__Saved entries__:
━━━━━━
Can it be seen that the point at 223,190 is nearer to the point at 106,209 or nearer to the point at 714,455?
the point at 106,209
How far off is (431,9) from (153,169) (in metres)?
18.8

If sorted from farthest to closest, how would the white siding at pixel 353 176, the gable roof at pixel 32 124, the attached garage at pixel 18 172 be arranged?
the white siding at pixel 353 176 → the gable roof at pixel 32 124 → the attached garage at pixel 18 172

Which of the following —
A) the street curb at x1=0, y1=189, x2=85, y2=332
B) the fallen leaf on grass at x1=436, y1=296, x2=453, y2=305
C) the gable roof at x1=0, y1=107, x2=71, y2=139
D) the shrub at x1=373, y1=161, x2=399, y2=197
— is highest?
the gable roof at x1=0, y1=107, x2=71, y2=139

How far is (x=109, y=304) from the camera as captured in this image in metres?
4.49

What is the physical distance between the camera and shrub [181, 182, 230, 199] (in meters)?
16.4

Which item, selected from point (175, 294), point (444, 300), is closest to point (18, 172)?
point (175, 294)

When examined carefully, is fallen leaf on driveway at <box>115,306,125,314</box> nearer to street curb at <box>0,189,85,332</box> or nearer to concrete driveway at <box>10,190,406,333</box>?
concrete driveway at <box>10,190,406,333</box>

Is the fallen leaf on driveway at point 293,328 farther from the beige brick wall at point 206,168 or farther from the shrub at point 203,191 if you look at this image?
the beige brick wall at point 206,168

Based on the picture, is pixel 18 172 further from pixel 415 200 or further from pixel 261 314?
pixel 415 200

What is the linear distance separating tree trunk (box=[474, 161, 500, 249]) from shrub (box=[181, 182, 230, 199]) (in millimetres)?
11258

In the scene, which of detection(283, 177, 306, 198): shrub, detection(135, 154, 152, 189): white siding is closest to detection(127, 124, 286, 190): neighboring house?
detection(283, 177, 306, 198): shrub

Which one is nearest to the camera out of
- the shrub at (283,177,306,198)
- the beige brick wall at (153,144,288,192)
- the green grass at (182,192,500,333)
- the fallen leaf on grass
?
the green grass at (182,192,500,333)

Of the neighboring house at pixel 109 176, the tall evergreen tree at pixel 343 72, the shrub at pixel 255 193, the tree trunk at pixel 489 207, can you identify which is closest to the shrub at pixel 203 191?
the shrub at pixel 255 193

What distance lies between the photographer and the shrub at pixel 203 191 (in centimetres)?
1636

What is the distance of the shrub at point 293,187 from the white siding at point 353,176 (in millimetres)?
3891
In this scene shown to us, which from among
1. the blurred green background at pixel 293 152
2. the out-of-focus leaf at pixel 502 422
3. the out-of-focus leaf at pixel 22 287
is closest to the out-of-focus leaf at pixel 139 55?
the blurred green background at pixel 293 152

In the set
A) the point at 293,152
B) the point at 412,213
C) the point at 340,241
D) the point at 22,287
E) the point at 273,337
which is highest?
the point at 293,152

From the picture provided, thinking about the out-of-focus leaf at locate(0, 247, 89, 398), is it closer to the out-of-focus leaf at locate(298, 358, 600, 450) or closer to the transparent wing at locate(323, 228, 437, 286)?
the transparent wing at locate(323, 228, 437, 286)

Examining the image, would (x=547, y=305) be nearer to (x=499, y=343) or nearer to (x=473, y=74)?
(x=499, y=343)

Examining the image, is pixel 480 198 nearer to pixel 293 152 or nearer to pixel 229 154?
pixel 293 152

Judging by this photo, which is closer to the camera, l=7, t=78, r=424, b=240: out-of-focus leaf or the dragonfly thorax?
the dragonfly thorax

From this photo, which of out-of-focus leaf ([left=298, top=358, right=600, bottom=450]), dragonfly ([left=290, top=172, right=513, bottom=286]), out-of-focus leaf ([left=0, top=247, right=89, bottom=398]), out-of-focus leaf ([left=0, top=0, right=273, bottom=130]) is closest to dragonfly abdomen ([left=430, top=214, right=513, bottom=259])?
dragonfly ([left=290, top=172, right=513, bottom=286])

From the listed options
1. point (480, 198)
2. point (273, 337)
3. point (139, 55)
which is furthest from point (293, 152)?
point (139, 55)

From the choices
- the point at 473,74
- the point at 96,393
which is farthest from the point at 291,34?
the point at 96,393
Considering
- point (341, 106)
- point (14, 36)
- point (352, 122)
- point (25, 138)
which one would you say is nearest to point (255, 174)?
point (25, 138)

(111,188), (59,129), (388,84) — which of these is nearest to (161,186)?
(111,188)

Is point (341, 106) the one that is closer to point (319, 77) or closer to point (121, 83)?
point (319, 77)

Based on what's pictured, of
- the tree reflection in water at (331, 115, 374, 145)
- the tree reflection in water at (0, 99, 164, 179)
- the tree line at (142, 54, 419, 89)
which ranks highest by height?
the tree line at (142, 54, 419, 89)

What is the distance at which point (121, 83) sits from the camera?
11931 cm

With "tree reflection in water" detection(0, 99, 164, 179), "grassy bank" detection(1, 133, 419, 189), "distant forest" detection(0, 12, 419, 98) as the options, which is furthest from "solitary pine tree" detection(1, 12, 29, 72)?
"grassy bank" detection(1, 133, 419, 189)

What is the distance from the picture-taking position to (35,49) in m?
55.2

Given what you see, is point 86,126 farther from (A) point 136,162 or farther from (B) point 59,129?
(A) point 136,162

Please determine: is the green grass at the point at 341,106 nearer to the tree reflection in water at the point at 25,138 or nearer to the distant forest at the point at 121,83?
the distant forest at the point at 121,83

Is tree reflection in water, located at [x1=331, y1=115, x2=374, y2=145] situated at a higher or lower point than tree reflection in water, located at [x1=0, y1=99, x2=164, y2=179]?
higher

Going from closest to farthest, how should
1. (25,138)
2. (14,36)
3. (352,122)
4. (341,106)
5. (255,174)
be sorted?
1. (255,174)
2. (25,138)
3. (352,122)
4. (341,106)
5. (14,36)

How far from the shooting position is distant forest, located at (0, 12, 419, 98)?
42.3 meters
━━━━━━
__YOUR GOAL__:
Return unchanged the part of the saved entries that opens with the line containing "Is tree reflection" and runs through the last of the saved entries.

__ANSWER BELOW__:
Is tree reflection in water, located at [x1=331, y1=115, x2=374, y2=145] situated at a higher or lower point than tree reflection in water, located at [x1=0, y1=99, x2=164, y2=179]?
higher

Going from closest to farthest, how should
1. (25,138)
2. (14,36)
3. (352,122)
4. (341,106)
5. (255,174)
be sorted?
1. (255,174)
2. (25,138)
3. (352,122)
4. (341,106)
5. (14,36)

How far from the shooting position is distant forest, located at (0, 12, 419, 98)?
42.3 meters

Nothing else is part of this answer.